Outros julgam que a palavra se deriva de um vocábulo italiano, usado a partir do século XV,
razza, significando espécie animal e vegetal e, posteriormente, estendendo-se para as
famílias humanas, conforme sua geração e a continuidade de suas características físicas e
psíquicas (ou seja, ganhando o sentido das antigas palavras etnia, genos e nação).

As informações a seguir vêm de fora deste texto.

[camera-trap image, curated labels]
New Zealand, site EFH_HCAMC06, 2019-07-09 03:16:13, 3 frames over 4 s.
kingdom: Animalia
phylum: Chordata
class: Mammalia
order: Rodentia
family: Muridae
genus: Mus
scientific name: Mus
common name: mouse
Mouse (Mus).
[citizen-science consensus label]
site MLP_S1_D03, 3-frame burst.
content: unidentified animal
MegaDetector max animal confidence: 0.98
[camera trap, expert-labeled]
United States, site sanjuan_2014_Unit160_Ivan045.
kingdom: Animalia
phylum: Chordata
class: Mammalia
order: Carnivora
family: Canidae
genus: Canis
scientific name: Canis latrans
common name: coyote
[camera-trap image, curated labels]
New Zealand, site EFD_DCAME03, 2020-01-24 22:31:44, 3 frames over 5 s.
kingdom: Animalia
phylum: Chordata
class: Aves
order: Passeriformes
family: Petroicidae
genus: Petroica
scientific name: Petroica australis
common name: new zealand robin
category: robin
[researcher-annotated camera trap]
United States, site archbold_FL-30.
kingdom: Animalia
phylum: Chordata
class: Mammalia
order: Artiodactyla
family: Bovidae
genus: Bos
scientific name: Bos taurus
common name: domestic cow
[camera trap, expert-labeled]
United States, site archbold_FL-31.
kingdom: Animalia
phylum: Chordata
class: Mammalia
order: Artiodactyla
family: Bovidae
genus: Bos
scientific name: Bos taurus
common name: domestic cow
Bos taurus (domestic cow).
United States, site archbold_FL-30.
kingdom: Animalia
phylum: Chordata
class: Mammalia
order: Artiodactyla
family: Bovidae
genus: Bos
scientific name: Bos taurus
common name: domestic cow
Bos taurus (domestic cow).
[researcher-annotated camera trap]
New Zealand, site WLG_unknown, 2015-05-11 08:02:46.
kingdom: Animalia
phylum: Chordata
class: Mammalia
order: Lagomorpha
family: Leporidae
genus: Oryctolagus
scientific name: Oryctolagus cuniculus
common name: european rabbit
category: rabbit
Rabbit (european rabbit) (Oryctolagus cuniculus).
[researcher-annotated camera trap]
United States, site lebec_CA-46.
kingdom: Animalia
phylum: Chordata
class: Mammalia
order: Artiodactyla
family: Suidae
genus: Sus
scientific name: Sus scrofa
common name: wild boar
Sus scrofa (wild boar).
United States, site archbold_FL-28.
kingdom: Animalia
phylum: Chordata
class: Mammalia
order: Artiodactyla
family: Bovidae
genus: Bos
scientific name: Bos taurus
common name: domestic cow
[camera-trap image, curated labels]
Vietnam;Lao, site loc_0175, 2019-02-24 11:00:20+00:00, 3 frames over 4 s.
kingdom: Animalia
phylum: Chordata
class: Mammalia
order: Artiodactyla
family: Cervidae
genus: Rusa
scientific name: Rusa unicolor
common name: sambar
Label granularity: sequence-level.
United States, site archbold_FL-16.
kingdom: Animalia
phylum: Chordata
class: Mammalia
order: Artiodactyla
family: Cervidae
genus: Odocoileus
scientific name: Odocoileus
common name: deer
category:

Quando, no século XVI, para seqüestrar as fortunas das famílias judaicas da Península
Ibérica, a fim de erguer um poderio náutico para criar impérios ultramarinos, a Inquisição
inventou a expressão limpeza de sangue, significando a conversão dos judeus ao
cristianismo. Com isso, a distinção religiosa, que separava judeus e cristãos, recebeu pela
primeira vez um conteúdo étnico. É interessante observar, porém, que a palavra racial surge
apenas no século XIX, particularmente com a obra do francês Gobineau, que, inspirando-se
na obra de Darwin, introduziu formalmente o termo raça para combater todas formas de
miscigenação, estabelecendo distinções entre raças inferiores e superiores, a partir de
características supostamente naturais. E, finalmente, foi apenas no século XX que surgiu a
palavra racismo, que, conforme Houaiss, é uma crença fundada numa hierarquia entre
raças, uma doutrina ou sistema político baseado no direito de uma raça, tida como pura e
superior, de dominar as demais. Com isso, o racismo se torna preconceito contra pessoas
julgadas inferiores e alimenta atitudes de extrema hostilidade contra elas, como a
separação ou o apartamento total - o apartheid - e a destruição física do genos, isto é, o
genocídio.
Seja no caso ibérico, seja no da colonização das Américas, seja no de Gobineau, seja no do
apartheid, no do genocídio praticado pelo nazismo contra judeus, ciganos, poloneses e
tchecos, ou o genocídio atual praticado pelos dirigentes do Estado de Israel contra os
palestinos, a violência racista está determinada historicamente por condições materiais, isto
é, econômicas e políticas. Em outras palavras, o racismo é uma ideologia das classes
dominantes e dirigentes, interiorizada pelo restante da sociedade (Chauí, s/d, entrevista
concedida por Marilena Chauí e publicada no Portal do PT, em www.pt.org.br).